A lo largo de más de veinte años, The Cure ha sido punto de referencia para comprender la historia del rock. Desde sus primeros balbuceos musicales a mediados de los setenta hasta la sofisticación conseguida durante las dos décadas siguientes, la agrupación lidereada por ese peculiar personaje que es Robert Smith logró lo que miles de bandas en el mundo anhelan y muy pocas consiguen: tener un sonido, un estilo y un sello propios.

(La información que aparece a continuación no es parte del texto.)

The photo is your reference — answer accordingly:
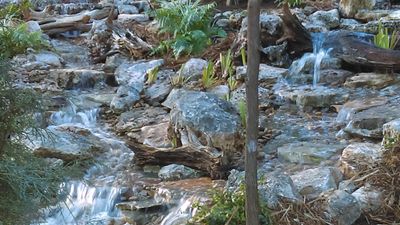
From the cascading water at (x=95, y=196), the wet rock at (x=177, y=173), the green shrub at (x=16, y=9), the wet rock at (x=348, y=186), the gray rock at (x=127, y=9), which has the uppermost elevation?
the green shrub at (x=16, y=9)

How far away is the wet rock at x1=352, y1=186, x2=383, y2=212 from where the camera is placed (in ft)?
12.0

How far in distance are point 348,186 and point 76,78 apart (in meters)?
4.75

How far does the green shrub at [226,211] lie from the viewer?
3.42 metres

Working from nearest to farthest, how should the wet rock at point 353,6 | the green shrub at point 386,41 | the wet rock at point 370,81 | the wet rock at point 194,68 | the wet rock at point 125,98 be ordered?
the wet rock at point 370,81 → the wet rock at point 125,98 → the green shrub at point 386,41 → the wet rock at point 194,68 → the wet rock at point 353,6

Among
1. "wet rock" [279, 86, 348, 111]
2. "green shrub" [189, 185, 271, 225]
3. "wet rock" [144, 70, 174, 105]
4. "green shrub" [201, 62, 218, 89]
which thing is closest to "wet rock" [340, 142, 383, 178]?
"green shrub" [189, 185, 271, 225]

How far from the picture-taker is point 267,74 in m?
7.35

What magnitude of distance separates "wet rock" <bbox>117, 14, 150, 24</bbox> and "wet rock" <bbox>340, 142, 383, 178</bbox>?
6.61 meters

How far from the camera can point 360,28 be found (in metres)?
9.02

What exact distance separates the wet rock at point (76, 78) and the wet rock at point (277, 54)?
2296 millimetres

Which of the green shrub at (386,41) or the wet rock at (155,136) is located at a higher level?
the green shrub at (386,41)

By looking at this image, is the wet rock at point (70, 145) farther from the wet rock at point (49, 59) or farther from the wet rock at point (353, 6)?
the wet rock at point (353, 6)

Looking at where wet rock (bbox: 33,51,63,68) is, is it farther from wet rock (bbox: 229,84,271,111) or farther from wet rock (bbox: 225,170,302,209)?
wet rock (bbox: 225,170,302,209)

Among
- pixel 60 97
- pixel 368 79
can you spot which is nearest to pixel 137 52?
pixel 60 97

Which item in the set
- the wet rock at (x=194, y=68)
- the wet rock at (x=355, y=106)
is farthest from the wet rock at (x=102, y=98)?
the wet rock at (x=355, y=106)
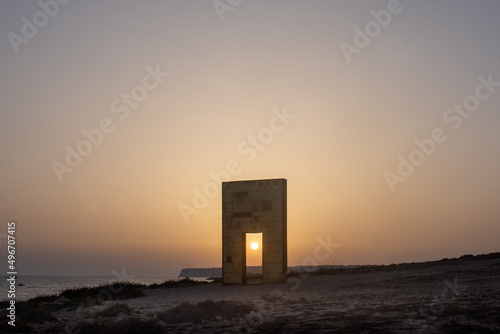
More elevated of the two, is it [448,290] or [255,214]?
[255,214]

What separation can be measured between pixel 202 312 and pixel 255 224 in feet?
47.0

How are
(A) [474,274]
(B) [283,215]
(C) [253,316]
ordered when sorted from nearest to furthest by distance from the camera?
(C) [253,316], (A) [474,274], (B) [283,215]

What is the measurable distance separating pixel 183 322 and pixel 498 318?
7.64 metres

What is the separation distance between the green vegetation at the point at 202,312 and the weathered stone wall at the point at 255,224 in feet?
40.6

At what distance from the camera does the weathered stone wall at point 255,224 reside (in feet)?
91.9

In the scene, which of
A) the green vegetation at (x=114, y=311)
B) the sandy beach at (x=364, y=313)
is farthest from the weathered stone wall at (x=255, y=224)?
the green vegetation at (x=114, y=311)

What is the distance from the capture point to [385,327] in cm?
1102

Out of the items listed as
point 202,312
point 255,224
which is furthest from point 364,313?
point 255,224

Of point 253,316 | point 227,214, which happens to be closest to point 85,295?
point 227,214

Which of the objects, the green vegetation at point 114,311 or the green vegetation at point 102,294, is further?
the green vegetation at point 102,294

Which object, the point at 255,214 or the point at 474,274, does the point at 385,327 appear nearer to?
the point at 474,274

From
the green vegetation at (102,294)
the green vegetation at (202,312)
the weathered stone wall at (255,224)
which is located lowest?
the green vegetation at (102,294)

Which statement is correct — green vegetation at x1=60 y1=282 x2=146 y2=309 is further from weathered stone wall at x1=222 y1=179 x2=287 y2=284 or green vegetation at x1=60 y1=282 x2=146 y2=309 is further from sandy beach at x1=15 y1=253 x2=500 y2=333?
weathered stone wall at x1=222 y1=179 x2=287 y2=284

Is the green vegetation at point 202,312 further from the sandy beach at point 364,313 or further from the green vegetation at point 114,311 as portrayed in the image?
the green vegetation at point 114,311
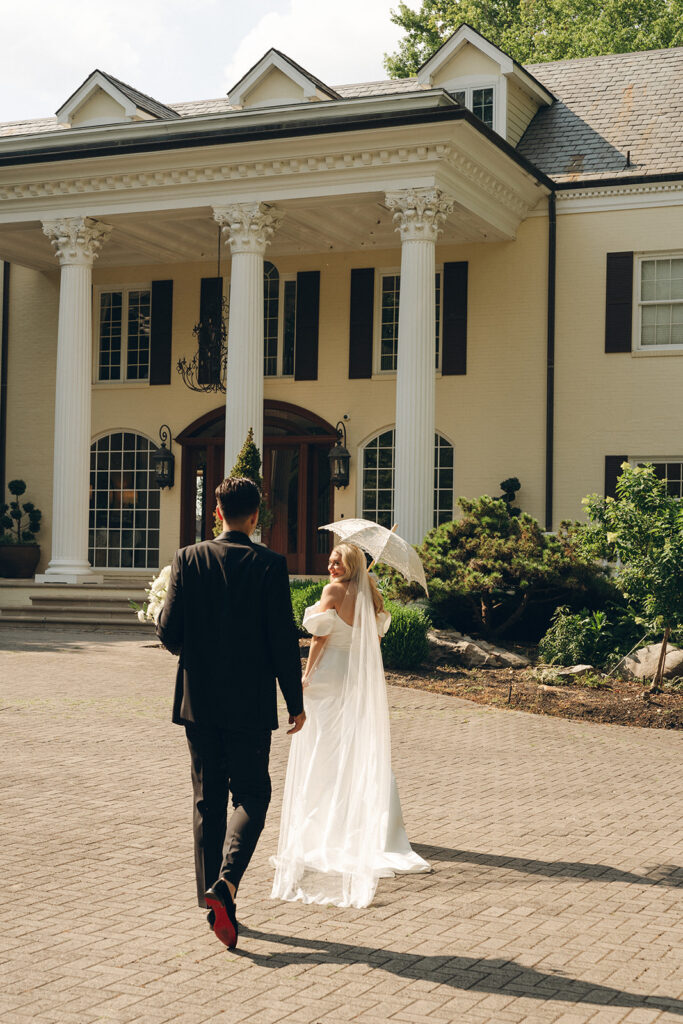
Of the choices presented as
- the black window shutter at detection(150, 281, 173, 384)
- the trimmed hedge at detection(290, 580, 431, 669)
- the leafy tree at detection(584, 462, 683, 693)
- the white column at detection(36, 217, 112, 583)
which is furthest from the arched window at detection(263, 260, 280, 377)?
the leafy tree at detection(584, 462, 683, 693)

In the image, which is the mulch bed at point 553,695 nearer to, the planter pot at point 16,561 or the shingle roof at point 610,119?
the shingle roof at point 610,119

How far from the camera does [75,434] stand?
845 inches

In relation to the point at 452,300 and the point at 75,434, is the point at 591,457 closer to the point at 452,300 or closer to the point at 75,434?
the point at 452,300

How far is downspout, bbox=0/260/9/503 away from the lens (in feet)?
84.4

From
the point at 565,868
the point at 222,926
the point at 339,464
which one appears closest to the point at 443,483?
the point at 339,464

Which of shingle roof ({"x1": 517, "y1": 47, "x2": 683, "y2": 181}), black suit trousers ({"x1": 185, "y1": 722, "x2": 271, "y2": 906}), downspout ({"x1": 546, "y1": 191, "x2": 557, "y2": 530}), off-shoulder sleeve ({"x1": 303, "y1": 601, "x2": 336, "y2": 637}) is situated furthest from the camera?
shingle roof ({"x1": 517, "y1": 47, "x2": 683, "y2": 181})

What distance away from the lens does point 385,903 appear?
5.90 meters

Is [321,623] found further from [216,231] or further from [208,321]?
[208,321]

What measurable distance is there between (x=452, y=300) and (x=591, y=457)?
3.91m

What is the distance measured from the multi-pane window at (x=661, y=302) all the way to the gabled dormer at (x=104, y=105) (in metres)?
9.35

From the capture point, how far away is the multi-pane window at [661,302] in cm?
2150

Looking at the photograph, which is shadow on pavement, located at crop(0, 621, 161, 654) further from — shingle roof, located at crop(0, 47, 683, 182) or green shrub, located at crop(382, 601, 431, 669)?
shingle roof, located at crop(0, 47, 683, 182)

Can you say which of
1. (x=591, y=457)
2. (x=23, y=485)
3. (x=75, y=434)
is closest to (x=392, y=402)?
(x=591, y=457)

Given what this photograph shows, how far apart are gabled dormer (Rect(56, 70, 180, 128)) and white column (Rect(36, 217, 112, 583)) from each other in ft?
10.2
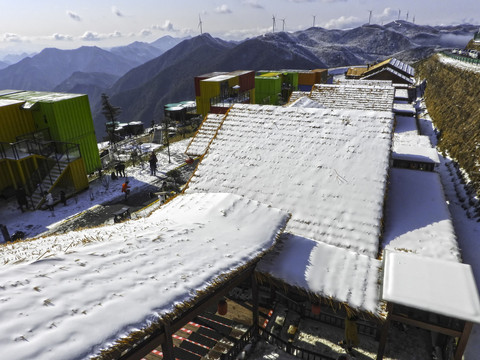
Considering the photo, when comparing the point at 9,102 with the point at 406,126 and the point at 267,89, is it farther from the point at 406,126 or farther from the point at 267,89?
the point at 267,89

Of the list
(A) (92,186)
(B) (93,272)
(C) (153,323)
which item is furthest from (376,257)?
(A) (92,186)

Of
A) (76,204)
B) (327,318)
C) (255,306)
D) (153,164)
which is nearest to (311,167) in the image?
(327,318)

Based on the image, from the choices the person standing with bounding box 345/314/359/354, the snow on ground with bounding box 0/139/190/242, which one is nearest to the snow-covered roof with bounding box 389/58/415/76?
the snow on ground with bounding box 0/139/190/242

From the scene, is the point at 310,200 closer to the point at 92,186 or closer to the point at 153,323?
the point at 153,323

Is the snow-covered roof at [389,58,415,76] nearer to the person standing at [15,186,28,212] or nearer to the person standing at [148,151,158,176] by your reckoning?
the person standing at [148,151,158,176]

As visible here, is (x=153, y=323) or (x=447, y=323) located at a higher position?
(x=153, y=323)

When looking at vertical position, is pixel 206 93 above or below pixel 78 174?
above
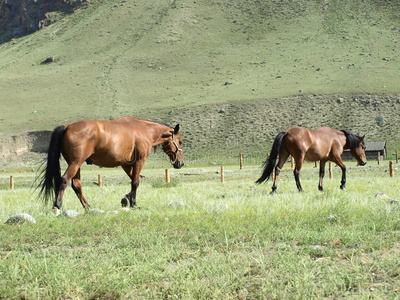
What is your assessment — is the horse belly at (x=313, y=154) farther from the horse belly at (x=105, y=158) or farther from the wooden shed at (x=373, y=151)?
the wooden shed at (x=373, y=151)

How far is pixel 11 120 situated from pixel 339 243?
7497 centimetres

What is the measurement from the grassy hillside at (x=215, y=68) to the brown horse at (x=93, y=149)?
50.2m

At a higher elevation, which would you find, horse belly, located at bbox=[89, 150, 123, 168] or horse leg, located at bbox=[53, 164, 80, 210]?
horse belly, located at bbox=[89, 150, 123, 168]

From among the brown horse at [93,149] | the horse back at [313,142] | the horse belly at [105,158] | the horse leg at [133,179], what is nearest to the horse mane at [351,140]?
the horse back at [313,142]

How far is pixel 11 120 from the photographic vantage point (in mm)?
73062

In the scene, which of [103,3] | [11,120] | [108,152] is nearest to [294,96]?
[11,120]

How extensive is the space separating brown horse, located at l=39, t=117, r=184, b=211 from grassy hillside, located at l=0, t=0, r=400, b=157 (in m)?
50.2

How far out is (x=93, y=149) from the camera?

The Cure supo combinar dos géneros en apariencia opuestos: el gótico y el pop. Por un lado estaba esa vena oscura, misteriosa, esa tendencia a lo tenebroso que resaltaba en la música de tonalidades menores, con ritmos lentos, armonías densas y melodías que enfatizaban lo dramático, así como en las letras desgarradas, suplicantes, en ocasiones crueles y sangrientas. Pero estaba también la otra parte, la ligera, la suave, la de colores más o menos claros y hasta luminosos, la de la música pop y sus convenciones, con estructuras ortodoxas que se traducían en bellas y sencillas canciones de amor. Entremezclar esas dos vertientes tan ajenas entre sí y dar nacimiento a un híbrido que, no obstante su inusual naturaleza, resultaba tan natural y sin artificios es el mayor mérito de este grupo inglés absolutamente sui generis.
Muchos fueron los cambios de alineación, los problemas internos, los escándalos, las depresiones, los odios, las pugnas que se dieron en el seno de The Cure. Sin embargo, consiguió mantenerse siempre presente, con una discografía fuera de serie y una profundidad artística que le aseguró para siempre un lugar destacado en el firmamento del rock.
(Prólogo que escribí para el No. 5 de los Especiales de la Mosca y que fue publicado el mes de noviembre de 2003, justo hace diez años).